Grinning, the Gray licked her foaming jowls.

                                         
*******

Yawning hugely, Oscar Wilson set the metal bowls on the pushcart. Having worked around the clock, he was in serious sleep debt. The Center had suffered some major cutbacks in their funding, and more than half of the staff had recently been let go. Despite this, the work continued unabated. Oscar, like so many at the Center these days, was doing the work of two, leaving him constantly tired and muddle-headed. He glanced over Dr. Bidwell’s instructions pasted to the kitchen wall, regarding meal preparations for the two large mix breeds at the end of the kennel:

 

Half a lb. ea. hamburger, mixed with dry kibble, cooked rice and vitamin supplements. Keep water dish full and clean. Record eating and drinking habits.
Especially any aversion to liquids
! Take stool samples. Note any changes in the coloration of the pupils and any aggressive tendencies. Excessive drool is of course a red flag! As always, maintain security precautions! Alert staff to any personal injuries or illness at once!
Remember
:
No scratch is insignificant! No headache irrelevant!

 

Wilson’s upper lip curled in disgust. Now he had to watch them eat and drink, as well as collect their fucking crap! That was a new low. Despite that, he knew how important these last two test subjects were to the future of the Research Center—not to mention his job as kennel manager. The dogs had both received injections with a combination of the RS-6 and the RS-7 strains, giving the new mutation the code name
RS-13
. Dr. Bidwell’s last hope at redemption. Of the thirteen kennels on the base, only one remained in action now. Unlucky 13.
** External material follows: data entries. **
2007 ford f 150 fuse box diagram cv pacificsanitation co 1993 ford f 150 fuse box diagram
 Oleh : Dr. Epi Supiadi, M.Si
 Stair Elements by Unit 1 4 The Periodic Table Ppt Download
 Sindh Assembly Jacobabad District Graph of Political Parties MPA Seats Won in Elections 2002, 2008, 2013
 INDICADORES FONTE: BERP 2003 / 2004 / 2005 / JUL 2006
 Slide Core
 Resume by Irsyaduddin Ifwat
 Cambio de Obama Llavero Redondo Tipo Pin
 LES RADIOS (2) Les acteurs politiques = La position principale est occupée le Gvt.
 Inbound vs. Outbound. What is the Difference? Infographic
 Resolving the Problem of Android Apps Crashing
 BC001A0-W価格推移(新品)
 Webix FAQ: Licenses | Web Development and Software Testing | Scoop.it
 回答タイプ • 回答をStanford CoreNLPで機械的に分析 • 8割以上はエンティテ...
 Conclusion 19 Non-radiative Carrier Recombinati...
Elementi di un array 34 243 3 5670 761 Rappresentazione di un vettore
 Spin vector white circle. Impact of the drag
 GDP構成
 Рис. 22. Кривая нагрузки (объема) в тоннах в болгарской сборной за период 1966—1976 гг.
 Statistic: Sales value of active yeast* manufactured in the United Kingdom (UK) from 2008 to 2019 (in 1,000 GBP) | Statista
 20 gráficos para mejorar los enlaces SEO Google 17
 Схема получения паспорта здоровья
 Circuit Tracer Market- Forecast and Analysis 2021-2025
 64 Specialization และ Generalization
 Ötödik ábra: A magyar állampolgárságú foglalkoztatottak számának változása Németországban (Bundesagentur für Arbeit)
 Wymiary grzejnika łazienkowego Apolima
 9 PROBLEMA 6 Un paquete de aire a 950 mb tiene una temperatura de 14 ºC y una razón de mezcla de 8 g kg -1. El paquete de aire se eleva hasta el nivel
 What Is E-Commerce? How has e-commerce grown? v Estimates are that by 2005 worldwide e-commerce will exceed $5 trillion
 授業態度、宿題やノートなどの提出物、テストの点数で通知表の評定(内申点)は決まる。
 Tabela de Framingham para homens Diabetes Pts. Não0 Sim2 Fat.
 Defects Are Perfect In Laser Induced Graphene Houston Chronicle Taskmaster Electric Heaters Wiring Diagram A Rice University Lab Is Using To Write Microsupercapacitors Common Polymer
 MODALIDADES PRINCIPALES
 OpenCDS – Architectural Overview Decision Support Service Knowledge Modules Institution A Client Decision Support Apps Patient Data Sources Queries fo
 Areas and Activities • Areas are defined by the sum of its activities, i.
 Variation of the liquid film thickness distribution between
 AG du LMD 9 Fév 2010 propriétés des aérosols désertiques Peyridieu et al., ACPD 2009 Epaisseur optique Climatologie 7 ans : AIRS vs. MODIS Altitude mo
The tests run there strictly Hush-Hush.

As in:
“The Public wouldn’t understand!”
As in:
“Keep your mouth shut, if you know what’s good for you!”

Kennels one-through-ten had run rather mundane research on human ailments, from the common cold to mumps—animal testing their main source of information. That kind of research, however, had run its course. The data already compiled sufficient enough for any future research. Kennels 11 and 12 had run tests on viruses that may or may not have had military applications—depending on who was asking and what their security clearance was.

Ebola, Anthrax, Small Pox, and such.

All very hot and lethal.

Those viruses, however, had proved too unstable, too virulent to work around without extreme cost measures, and thus, over time, the Center had eliminated that research as well. They had long ago put all their eggs into one nasty little basket.  A virus that wasn’t quite as hot as the others, yet even deadlier in terms of its mortality. A virus with which Dr. Clint Bidwell was well acquainted.

RABIES.

And Kennel Thirteen was where he performed his voodoo on the virus. Creating a bio-weapon he hoped would someday destroy al-Qaeda and its subsets forever. And in the process, make him an obscenely wealthy man. 

The assorted dogs, raccoons, and varied primates lined up on either side of kennel 13 had all received one of the previous strains of his mutant virus. Strains that in years of research and testing had yet to produce the desired results. Not unless you counted the accidental outbreak of eight years ago, which they’d been trying ever since to replicate. And Dr. Bidwell most assuredly marked that incident down in his Win column.

One Win amongst a legion of Losses.

In reality, Bidwell was down to his last two outs—the gray mutts at the end of the run. The rest of the animals, and the testing thereof, were really superfluous. They’d done it all countless times before. At this point, it was merely to eliminate those strains, once and for all. 

In any case, Oscar wasn’t holding his breath. RS13 was likely just another dead end. He had already begun applying for work on the mainland. Something, perhaps, in the public sector. Maybe not so militaristic in nature. He’d had his fill of secrecy and subterfuge. 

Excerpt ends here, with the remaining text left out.